* [Work required] From the obituary of Charles Van Doren, extract verbatim the portion between "But unlike many" and "the New Yorker.", inclusive.

* [Passage provided]
──────────────────────────────

Charles Van Doren, who as a young, well-spoken and handsome academic became one of TV’s first overnight sensations and just as quickly one of the first to fall from grace, as he became the public face of the 1950s quizshow scandals, has died. He was 93.
Van Doren died Tuesday in a retirement center near his home in Canaan, Conn., his son, John, confirmed to the New York Times.
Urbane and well educated, Van Doren was one of a handful of quizshow contestants who parlayed their winnings into lucrative careers outside the soundproof booth, as he transitioned from Columbia U. assistant professor into a celebrity, with a gig on NBC’s “Today” and the cover of Time. But that fame stalled as an unfolding investigation revealed that producers of some of the most popular quizzers were feeding answers to contestants in an effort to boost the drama quotient. Although Van Doren was initially untouched by the controversy, he eventually admitted his role, pleaded guilty to perjury for lying to a grand jury and testified before a congressional hearing in 1959. “I have deceived my friends, and I had millions of them,” he told reporters afterward.
But unlike many of today’s reality contestants, ever determined to beat the clock on their 15 minutes of fame, Van Doren disappeared from the limelight and waited almost 50 years before commenting about the scandal in any significant way in a long essay in the New Yorker.
In the introspective 2008 article, he told of being in on the deception at NBC’s “Twenty-One” from the start, coached on answers in a calculated effort to replace the reigning champion, Herbert Stempel, who also was coached but was less popular with sponsors. Producer Al Freedman would not only tell him what to say but how to say it: “Pause here; add this or that remark or aside; always seem to be worried, anxious; never answer too quickly, let the suspense build up,” Van Doren wrote. The Dec. 5, 1956, show in which he beat Stempel drew 50 million viewers, and it was only the start of his fame. The streak ended on March 11, 1957, when he was asked by host Jack Barry to name the kings of Norway, Denmark, Sweden, Jordan, Iraq and Belgium. His opponent, a lawyer named Vivienne Nearing, named them all; he missed Belgium. It was no surprise because, as Van Doren put it, it was preordained in the “covert script.”
The consolation was walking away with about $128,000 in winnings and a three-year, $50,000 annual contract with NBC to consult on public service and educational programming.
NBC didn’t quite know what to do with the sensation on their hands. They even tried him out, briefly, as a Washington correspondent, before he settled into a more comfortable role as contributor to “Today” on cultural and literary events. As highbrow as it sounded, this work diverged from the more simple life of his father, the famous poet and critic Mark Van Doren, who even warned him that he was getting “caught up in something you may not really want.”
TV’s quizshow boom began to bust in the summer of 1958, when word started leaking that many of the most popular programs were rigged. Van Doren was questioned by Manhattan assistant district attorney Joseph Stone that October, and he later testified before a grand jury, but he lied about his role. Nearly a year later, just after he had completed a segment of “Today,” congressional investigator Richard Goodwin cornered him on the set and, informing him that his testimony contradicted that of others, including Freedman, asked him to testify in Washington.

──────────────────────────────

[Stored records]
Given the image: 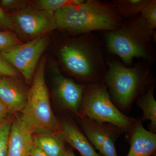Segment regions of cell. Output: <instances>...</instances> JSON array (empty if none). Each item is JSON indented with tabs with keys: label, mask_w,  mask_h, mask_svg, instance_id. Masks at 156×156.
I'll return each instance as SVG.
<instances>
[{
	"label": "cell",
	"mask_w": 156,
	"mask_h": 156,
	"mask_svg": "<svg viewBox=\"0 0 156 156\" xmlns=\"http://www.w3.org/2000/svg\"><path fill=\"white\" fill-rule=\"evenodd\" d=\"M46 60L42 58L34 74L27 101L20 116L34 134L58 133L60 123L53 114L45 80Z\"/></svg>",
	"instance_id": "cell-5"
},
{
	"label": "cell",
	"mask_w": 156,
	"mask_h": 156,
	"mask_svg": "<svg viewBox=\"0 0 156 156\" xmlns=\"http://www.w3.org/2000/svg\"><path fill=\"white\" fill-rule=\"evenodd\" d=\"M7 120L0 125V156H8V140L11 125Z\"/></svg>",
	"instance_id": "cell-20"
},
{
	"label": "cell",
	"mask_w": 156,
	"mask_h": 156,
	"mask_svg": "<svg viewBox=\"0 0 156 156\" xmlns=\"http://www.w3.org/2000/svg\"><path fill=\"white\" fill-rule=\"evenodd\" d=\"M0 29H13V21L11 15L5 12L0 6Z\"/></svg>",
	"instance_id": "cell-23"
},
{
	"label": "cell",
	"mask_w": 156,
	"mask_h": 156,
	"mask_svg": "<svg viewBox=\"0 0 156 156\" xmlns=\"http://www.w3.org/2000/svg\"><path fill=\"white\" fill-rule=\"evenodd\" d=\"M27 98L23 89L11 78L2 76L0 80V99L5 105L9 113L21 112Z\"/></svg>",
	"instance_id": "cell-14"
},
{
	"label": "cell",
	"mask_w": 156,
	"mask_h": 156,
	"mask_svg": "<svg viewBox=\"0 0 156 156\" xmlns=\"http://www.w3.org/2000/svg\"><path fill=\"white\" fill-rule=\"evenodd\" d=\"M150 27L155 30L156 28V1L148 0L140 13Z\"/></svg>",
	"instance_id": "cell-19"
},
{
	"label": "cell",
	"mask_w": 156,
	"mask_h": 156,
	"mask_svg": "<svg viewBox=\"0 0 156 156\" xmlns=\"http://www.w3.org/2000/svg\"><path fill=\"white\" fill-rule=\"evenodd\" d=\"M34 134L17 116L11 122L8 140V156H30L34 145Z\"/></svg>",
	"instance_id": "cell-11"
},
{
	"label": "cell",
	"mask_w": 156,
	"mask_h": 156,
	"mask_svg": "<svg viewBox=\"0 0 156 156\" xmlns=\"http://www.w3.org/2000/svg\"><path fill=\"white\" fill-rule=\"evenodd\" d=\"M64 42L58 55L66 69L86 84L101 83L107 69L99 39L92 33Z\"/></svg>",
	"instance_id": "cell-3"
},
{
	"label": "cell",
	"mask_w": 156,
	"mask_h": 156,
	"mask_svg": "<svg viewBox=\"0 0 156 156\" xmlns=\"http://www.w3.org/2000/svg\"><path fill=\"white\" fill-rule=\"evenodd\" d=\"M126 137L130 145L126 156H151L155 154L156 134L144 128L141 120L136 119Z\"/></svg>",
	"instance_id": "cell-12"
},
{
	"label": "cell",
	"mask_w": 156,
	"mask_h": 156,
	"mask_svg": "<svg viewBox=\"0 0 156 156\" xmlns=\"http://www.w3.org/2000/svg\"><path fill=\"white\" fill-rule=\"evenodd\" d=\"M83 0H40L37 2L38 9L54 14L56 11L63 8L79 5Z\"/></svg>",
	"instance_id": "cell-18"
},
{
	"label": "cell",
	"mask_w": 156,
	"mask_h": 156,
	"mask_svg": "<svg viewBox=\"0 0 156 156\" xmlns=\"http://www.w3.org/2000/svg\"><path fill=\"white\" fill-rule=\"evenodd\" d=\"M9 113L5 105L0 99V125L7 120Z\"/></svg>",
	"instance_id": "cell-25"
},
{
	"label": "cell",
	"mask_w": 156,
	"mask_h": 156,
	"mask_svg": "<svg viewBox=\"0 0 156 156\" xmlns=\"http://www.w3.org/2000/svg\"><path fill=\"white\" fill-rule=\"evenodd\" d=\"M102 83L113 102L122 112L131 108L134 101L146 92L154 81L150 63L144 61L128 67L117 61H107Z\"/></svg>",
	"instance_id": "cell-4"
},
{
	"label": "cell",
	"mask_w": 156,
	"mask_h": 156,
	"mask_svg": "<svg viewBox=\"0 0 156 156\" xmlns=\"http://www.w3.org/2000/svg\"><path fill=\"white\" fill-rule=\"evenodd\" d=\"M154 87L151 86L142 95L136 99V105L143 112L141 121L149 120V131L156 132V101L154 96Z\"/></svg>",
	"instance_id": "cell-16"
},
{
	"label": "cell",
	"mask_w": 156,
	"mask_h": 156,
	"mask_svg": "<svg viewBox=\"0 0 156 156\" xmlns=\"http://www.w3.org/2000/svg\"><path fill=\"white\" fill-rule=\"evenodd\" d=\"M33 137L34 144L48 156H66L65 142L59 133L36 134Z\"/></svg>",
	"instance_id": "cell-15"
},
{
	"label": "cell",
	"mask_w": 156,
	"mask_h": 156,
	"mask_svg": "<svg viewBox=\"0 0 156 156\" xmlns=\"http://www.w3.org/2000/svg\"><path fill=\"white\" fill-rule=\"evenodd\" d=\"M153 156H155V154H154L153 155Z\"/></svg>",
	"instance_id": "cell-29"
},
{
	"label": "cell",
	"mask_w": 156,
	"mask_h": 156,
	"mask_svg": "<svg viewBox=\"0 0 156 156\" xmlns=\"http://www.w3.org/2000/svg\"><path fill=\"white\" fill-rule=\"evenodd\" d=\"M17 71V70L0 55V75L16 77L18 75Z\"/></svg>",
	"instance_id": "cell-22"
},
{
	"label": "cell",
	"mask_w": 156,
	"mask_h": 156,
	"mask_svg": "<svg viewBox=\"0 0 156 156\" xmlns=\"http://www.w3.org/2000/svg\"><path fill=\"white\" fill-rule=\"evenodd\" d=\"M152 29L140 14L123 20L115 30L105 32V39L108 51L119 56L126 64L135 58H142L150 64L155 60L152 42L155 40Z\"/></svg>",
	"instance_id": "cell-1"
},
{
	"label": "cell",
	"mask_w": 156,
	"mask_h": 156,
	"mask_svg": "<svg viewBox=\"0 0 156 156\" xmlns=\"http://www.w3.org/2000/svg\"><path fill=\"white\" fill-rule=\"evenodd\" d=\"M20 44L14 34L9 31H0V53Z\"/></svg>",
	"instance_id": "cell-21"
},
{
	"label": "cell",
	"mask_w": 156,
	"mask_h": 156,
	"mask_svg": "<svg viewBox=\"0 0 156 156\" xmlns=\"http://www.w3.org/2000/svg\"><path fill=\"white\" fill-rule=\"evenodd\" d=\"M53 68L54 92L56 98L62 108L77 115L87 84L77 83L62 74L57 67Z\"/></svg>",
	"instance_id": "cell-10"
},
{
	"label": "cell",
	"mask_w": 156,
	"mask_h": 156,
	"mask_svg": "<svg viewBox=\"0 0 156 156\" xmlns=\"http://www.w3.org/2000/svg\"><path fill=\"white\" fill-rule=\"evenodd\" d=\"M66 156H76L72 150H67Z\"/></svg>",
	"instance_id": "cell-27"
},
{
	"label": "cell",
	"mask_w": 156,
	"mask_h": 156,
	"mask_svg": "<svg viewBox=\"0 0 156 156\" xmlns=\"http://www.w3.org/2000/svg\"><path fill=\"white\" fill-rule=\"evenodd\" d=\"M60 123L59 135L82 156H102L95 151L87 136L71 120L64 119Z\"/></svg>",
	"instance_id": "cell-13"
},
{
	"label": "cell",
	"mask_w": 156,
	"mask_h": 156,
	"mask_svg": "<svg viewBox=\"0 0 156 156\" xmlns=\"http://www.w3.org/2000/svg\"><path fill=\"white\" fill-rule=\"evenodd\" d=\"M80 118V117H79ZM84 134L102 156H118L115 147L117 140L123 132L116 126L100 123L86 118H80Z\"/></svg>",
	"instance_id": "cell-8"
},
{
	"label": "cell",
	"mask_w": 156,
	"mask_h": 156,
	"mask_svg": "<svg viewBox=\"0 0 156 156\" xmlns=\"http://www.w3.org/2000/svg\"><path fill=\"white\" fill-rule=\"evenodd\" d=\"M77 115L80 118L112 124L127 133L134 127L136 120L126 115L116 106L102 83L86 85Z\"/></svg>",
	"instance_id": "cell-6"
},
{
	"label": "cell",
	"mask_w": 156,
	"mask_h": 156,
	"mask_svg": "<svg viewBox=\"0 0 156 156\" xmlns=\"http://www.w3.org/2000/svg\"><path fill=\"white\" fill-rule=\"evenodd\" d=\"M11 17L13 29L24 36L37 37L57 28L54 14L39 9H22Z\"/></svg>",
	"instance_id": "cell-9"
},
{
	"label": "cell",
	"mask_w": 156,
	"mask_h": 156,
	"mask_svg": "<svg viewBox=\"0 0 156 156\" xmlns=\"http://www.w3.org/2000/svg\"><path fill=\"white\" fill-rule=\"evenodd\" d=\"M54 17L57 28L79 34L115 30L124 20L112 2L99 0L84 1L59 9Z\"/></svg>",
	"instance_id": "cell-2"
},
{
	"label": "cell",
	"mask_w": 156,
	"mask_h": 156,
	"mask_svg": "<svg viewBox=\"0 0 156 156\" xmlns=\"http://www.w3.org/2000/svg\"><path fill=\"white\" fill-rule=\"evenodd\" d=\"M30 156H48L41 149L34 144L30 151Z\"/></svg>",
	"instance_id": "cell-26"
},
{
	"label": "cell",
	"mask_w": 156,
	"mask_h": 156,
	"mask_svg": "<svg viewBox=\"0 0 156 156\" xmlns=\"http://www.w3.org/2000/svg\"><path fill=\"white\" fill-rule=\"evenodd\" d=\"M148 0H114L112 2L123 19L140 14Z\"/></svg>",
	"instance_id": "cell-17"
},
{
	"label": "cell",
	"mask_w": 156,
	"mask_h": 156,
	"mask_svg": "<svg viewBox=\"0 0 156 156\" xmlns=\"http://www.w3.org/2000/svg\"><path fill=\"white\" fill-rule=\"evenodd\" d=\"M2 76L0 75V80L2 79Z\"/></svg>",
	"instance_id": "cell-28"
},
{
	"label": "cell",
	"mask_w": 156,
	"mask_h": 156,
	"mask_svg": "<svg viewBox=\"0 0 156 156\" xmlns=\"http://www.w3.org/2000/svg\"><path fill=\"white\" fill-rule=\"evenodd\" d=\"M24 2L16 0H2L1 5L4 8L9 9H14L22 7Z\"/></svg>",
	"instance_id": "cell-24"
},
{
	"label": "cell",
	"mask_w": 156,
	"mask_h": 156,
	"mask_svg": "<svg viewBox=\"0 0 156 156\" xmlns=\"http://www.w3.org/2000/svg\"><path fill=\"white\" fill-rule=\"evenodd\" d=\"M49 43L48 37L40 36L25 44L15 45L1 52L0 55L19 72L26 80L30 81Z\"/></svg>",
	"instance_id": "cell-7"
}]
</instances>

──────────────────────────────

* [Solution for this exercise]
But unlike many of today’s reality contestants, ever determined to beat the clock on their 15 minutes of fame, Van Doren disappeared from the limelight and waited almost 50 years before commenting about the scandal in any significant way in a long essay in the New Yorker.